Bereitgestellter Auszug:
-*-*-
So bin ich denn kürzlich mit einer aufgrund der frühen Morgenstunde wenig redseligen Kinderschar um 0730 Uhr im „Al Qurm“ Compound losgefahren. Es herrschte dichter Nebel. Und die Eindrücke auf dieser kurzen Fahrt zur Deutschen Schule, inspirierten mich einmal mehr, in die Tasten meines Laptops greifen.

„Was für Zeiten, was für Sitten!“

Wer die Gebräuche und Sitten auf den Strassen dieses Landes kennt, weiss um den extravaganten Fahrstil, den man hier zu gewärtigen hat. Es gibt kaum einen Tag, an dem wir nicht an einem Verkehrsunfall vorbeifahren. Glücklicherweise handelt es sich in der Regel bloss um Blechschaden. Das ist insofern erstaunlich, als dass die Fahrsitten schlicht radebrecherisch sind. Überholen darf man sowohl links als auch rechts. Und wer die Wahl hat, hat bekanntlich die Quahl. Die zumeist drei- und vierspurigen Ausfallstrassen bieten ein ideales Tummelfeld für waghalsige und spontane Überholmanöver im Stil der Formel eins. Es wird wild ausgeschert und bis auf wenige Zentimeter zum vorderen Fahrzeug aufgeschlossen.
-*-*-
Zu lösende Aufgaben:
a - Kannst du aus dem Auszug den Abschnitt wortgetreu wiedergeben, der mit „So bin ich denn“ beginnt und mit „meines Laptops greifen.“ endet?
b - Welches Wetter herrschte laut dem Auszug bei der morgendlichen Abfahrt?
Für die Bearbeitung spielen die gespeicherten Einträge keine Rolle.

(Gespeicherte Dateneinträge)
-*-*-
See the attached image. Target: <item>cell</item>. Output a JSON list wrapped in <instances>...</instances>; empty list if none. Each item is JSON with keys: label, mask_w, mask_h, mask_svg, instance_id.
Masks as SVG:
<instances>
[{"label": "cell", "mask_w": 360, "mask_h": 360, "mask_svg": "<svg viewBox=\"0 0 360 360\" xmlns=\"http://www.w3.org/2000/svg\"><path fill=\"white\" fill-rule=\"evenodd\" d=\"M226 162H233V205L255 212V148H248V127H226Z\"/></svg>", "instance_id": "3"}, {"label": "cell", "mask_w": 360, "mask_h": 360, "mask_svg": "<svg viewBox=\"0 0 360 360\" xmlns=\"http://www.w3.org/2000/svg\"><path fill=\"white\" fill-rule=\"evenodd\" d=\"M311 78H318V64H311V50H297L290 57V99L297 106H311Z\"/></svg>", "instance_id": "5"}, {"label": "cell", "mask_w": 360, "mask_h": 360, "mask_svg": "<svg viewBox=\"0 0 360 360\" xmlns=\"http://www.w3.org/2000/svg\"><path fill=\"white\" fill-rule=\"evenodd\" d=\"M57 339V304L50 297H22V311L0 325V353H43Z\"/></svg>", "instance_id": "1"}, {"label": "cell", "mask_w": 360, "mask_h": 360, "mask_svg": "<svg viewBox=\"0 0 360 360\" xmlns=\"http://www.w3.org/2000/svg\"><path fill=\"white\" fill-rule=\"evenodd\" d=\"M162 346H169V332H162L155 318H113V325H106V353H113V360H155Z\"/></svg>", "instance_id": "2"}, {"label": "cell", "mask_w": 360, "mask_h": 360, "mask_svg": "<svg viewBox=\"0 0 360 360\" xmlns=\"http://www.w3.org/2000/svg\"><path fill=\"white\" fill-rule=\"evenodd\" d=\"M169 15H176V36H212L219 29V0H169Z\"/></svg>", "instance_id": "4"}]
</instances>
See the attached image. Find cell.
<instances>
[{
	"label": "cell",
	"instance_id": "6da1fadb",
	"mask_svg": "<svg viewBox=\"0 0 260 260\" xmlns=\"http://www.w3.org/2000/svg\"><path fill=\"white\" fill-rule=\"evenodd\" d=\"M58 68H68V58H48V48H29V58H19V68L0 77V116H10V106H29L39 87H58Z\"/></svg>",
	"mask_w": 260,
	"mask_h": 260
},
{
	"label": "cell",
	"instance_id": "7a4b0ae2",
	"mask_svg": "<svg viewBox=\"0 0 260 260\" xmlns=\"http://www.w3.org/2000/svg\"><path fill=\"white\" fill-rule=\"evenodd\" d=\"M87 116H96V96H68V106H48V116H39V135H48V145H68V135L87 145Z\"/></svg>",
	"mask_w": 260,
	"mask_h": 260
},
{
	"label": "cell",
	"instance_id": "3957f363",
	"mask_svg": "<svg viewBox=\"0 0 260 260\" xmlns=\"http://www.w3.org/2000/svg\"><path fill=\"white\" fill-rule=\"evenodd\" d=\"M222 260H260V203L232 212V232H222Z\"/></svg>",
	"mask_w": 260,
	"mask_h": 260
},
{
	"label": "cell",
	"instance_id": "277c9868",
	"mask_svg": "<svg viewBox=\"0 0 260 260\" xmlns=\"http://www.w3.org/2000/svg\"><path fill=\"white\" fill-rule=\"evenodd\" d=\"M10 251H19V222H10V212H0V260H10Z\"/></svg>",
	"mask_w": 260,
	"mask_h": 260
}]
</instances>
-*-*-
Lösungen der Aufgaben:
a -
So bin ich denn kürzlich mit einer aufgrund der frühen Morgenstunde wenig redseligen Kinderschar um 0730 Uhr im „Al Qurm“ Compound losgefahren. Es herrschte dichter Nebel. Und die Eindrücke auf dieser kurzen Fahrt zur Deutschen Schule, inspirierten mich einmal mehr, in die Tasten meines Laptops greifen.

b - Es herrschte dichter Nebel.